顎関節症
今日から10月です。今日は寒い!寒いのが苦手な私にはつらい季節がやってきました。
寒くなると訴えが多くなるのは顎関節症と知覚過敏です。今日は顎関節症についてです。
顎関節症というのは①開かない、閉まらないといった機能障害。②あご全体、又は一部の運動時の痛み。③顎関節のカクカクする音。といった不快症状があるものを言います。20代~50代の女性に多いとされていますが、最近では肩こりのように訴えるのが女性に多いだけであまり男女差はないという意見もあります。これらの不快症状のうち、治療対象になるのは①と②です。③はなかなか消失しないのが実情です。
この病気にはいくつかのタイプがありますが、顎関節そのものに形態的な異常をもたらすのはまれで、筋肉の動きのアンバランスから筋肉の痛みが出るタイプが多いです。下あごから首にかけて口を開ける筋肉が集中し、耳の前から下あごにかけてと側頭部には口を閉める筋肉が集中していますので、それらのどちらか、ないし両方の部分の痛みを強く訴える方です。
原因は一つではありませんが一言で言えば、筋肉の過度な緊張状態が長く続いたことでしょう。人は物事に集中しているとき、寒いとき、スポーツをしているとき、いやな夢を見ているとき、いろいろな場面で歯を食いしばります。

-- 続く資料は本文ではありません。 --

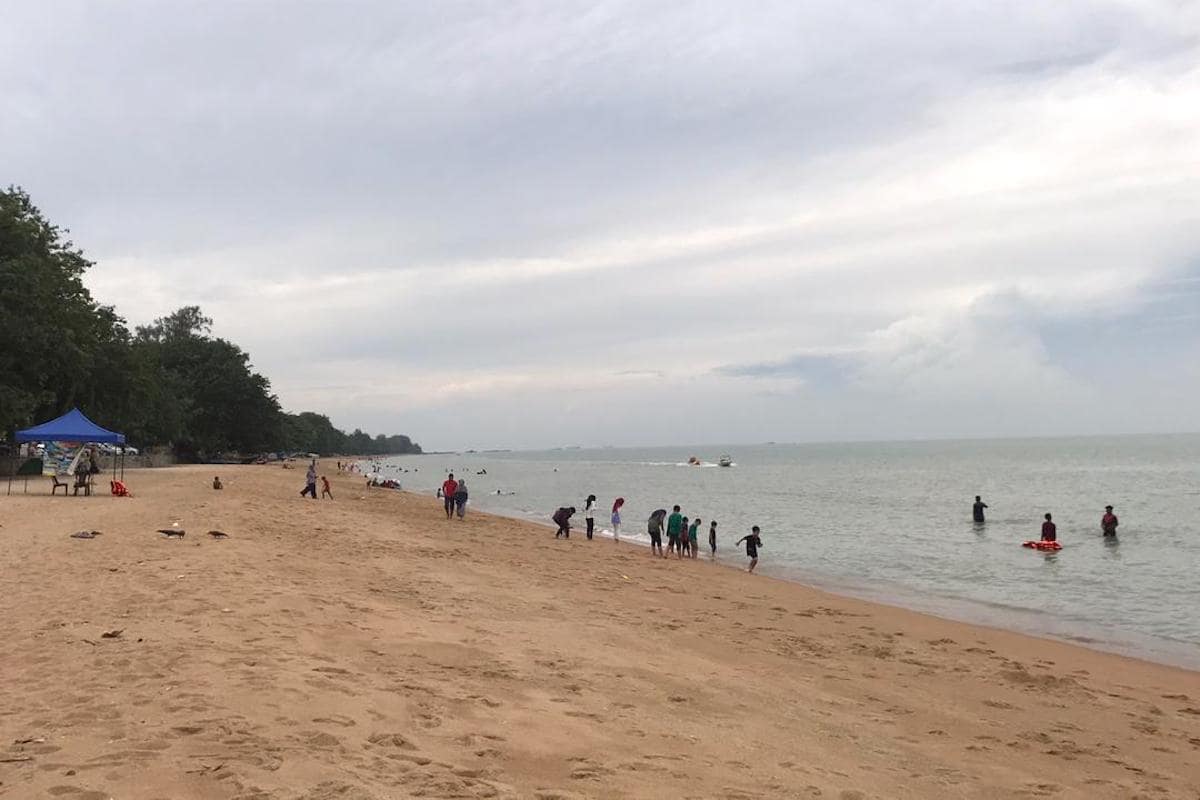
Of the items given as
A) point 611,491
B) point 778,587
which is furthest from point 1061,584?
point 611,491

これらの状態が長く続いたり、姿勢が悪かったりすれば、筋肉に無理な力が加わりおかしくなります。従って治療はそれらの力から開放してやることです。例えば休憩を取る、姿勢をよくするといった生活習慣の改善も大切です。しかし食いしばりは睡眠時など無意識下で起こっていることも少なくありません。そのような場合は睡眠時などに上の歯全体のマウスピースを装着して食いしばれなくする方法(上下の歯と歯の間に物を挟んで、筋肉に食いしばる方向とは逆方向の力を加えます。簡単に言えばストレッチ)や筋弛緩系の薬剤を内服したりする方法を使います。
機能障害が出るタイプもほとんどがこの筋肉の過度な緊張によるものです。顎関節を構成している頭の骨と下あごの骨の間が筋肉の過度な緊張によって狭くなり、中にある関節円板と呼ばれる軟骨の動きが滑らかでなくなるのです。従って治療法は同じです。

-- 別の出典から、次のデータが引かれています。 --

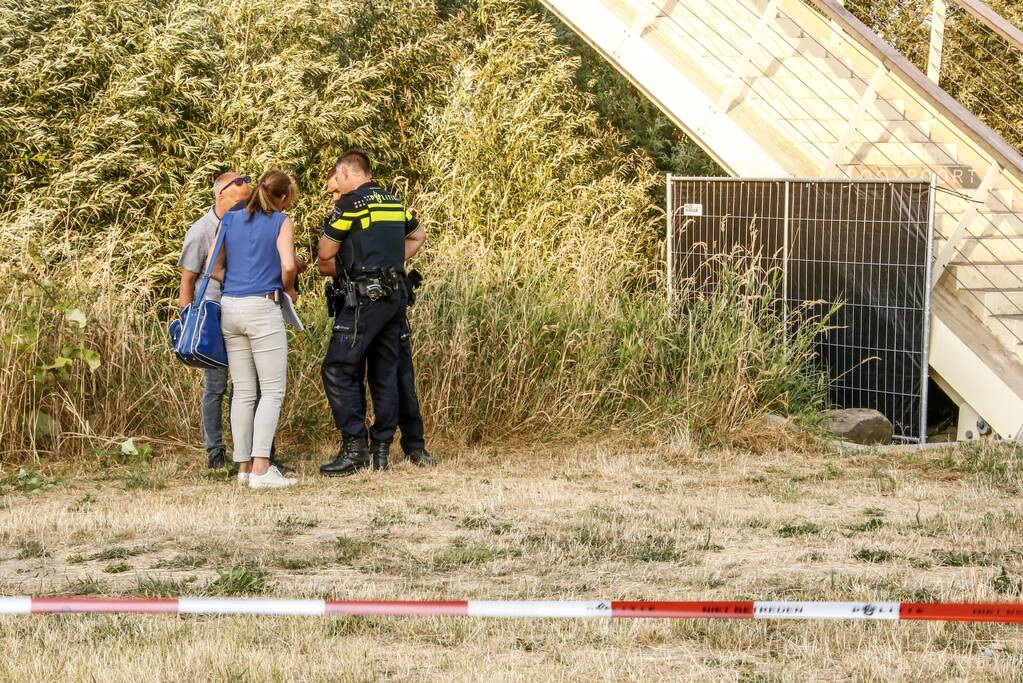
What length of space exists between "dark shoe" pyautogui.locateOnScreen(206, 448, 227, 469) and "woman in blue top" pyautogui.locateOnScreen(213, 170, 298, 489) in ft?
2.25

予防は姿勢をよくする、適度な運動をする、精神的にリラックスした時間を作る、机にひじついて顎を乗せることをしない、うつぶせに寝ない、普段から硬いものをよく噛んで食べる習慣をつける、などです。もちろん歯が悪かったり、視力が悪かったりするのを放置しても誘発する因子になりますので適切な治療を受けてください。これがマウスピースです。硬いタイプと軟らかいタイプがあり、厚みもいろいろあります。写真は軟質タイプ。